Les artisans de Miyaobi ont révélé une autre surprise. « Après classification, nous avons découvert une troisième armure, là où nous pensions n’en avoir que deux », explique Spiteri. « De plus, des détails concernant la construction, les matériaux et les insignes ont confirmé l’authenticité de l’armure et suggéré des liens avec d’importantes familles de samouraïs. »
L’histoire de la restauration a été documentée par l’artiste visuelle et réalisatrice Irina Babanova dans son documentaire « Forging Bonds: The Samurai Armor Restoration ».
« J’ai entendu parler de ce projet par un ami qui a joué un rôle de facilitateur et mis en relation les autorités maltaises avec les artisans locaux. « En en apprenant davantage, j’ai su que je voulais m’impliquer », explique Babanova. « Cette restauration m’a fascinée non seulement par son côté artistique, mais aussi par sa profonde signification historique et diplomatique.»

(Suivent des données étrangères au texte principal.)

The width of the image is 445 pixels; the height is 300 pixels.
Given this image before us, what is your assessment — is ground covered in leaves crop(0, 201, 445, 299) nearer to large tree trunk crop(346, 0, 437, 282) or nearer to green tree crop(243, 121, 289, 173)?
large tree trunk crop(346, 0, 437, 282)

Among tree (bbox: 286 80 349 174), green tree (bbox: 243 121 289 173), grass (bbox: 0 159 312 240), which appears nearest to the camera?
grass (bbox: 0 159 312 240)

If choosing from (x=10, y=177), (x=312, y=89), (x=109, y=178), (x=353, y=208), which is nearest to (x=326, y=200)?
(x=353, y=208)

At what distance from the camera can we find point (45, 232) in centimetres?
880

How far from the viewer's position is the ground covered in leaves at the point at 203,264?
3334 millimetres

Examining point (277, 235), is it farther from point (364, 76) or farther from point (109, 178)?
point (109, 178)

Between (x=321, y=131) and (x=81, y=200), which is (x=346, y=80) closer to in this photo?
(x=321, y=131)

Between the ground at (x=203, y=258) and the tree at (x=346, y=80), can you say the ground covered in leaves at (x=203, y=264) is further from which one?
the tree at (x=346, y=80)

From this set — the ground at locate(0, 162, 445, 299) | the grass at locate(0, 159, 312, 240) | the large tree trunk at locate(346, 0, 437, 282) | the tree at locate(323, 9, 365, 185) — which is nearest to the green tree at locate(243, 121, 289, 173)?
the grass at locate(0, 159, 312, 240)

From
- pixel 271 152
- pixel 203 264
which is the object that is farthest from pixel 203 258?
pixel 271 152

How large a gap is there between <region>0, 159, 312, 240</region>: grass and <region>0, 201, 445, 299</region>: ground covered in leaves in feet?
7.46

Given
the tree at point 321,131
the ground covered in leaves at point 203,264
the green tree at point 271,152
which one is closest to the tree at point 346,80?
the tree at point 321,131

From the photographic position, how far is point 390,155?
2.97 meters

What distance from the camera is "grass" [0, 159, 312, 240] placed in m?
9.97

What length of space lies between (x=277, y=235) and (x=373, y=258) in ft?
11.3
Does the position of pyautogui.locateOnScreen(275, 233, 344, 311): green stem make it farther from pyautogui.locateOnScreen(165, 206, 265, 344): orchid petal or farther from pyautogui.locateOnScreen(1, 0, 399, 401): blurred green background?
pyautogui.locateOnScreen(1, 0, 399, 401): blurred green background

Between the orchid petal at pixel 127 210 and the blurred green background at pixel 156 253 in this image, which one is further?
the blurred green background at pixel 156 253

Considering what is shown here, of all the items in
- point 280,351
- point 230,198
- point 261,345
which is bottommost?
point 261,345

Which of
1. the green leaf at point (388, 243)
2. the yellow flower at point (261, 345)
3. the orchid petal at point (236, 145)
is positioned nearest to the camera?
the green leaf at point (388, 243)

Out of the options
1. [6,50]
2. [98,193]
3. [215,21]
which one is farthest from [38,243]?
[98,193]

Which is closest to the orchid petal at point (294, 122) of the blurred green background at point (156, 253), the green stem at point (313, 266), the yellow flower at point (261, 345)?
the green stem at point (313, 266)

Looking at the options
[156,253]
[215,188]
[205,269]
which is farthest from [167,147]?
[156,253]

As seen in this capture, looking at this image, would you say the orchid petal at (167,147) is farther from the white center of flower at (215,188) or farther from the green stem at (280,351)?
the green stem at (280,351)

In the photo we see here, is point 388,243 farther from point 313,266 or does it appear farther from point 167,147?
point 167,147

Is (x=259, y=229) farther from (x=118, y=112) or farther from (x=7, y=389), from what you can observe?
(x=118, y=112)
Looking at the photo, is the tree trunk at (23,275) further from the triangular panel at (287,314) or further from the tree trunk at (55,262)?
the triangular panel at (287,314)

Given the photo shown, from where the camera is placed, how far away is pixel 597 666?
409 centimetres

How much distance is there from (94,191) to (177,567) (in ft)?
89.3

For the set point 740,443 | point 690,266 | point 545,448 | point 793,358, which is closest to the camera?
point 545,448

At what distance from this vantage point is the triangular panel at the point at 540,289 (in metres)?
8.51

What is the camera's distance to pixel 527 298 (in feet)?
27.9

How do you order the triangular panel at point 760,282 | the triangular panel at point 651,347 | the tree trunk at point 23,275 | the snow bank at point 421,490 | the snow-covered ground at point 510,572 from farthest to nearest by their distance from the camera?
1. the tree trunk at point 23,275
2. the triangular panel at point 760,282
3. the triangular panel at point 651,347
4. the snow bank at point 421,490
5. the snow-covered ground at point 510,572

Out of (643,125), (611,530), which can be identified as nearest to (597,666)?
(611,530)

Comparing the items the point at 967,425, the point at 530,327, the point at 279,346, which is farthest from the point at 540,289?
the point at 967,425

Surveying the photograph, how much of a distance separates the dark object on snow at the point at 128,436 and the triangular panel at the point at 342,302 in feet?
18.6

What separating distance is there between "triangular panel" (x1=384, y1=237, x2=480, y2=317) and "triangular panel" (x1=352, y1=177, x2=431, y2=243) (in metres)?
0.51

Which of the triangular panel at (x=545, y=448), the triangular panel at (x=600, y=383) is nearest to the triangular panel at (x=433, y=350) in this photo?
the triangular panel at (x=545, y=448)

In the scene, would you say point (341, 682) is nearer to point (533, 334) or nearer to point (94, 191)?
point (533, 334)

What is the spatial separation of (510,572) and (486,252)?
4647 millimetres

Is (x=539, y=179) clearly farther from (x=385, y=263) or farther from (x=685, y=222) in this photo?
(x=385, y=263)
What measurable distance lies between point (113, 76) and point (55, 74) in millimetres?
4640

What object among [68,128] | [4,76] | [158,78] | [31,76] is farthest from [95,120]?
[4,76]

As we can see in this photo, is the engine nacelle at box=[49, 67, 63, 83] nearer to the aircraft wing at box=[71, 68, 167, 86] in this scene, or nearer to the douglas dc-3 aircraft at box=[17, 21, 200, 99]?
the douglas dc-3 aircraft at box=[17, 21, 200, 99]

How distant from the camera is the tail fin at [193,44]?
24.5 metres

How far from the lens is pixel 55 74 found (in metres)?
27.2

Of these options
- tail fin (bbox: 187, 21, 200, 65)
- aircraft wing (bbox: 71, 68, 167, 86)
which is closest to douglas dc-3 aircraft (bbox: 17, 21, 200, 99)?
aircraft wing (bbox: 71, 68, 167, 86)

Babanova a pu immortaliser le travail de restauration tandis que les artisans restituaient soigneusement à l’armure son éclat d’antan. La première du documentaire est prévue au Pavillon de Malte cet été (la date sera annoncée ultérieurement).
Alors que deux des trois armures sont actuellement entreposées à Kyoto, l’une d’elles est désormais exposée au Pavillon de Malte à l’Expo. Chika Horiki, chef d’équipe au Pavillon de Malte et ayant étudié à Malte, affirme que l’armure est pour elle bien plus qu’un simple objet.
« Lorsque je la vois exposée, j’ai l’impression qu’elle porte en elle des dons invisibles : les pensées de tous ceux qui y ont participé, l’histoire commune et l’amitié entre nos deux pays », confie Horiki. « Pouvoir admirer une pièce aussi importante ici, au Pavillon de Malte, me remplit d’un profond sentiment d’émerveillement et de gratitude. »
Afin de mettre en lumière l’histoire et l’artisanat militaires des deux pays, l’armure de samouraï est présentée aux côtés de celle portée par un chevalier de l’Ordre de Saint-Jean, un ordre religieux qui a régné sur Malte de 1530 à 1798. « À première vue, de nombreux visiteurs perçoivent cette exposition comme une simple comparaison entre les armures maltaises et japonaises », explique Horiki. « Cependant, lorsqu’ils entendent l’explication – l’armure a en fait été offerte à Malte par le Japon et y est conservée depuis de nombreuses années – ils sont visiblement surpris et se mettent souvent à prendre des photos. »
Deux des trois armures retrouvées sont actuellement entreposées à Kyoto, tandis qu’une autre est désormais exposée au Pavillon de Malte à l’Exposition universelle de 2025 à Osaka.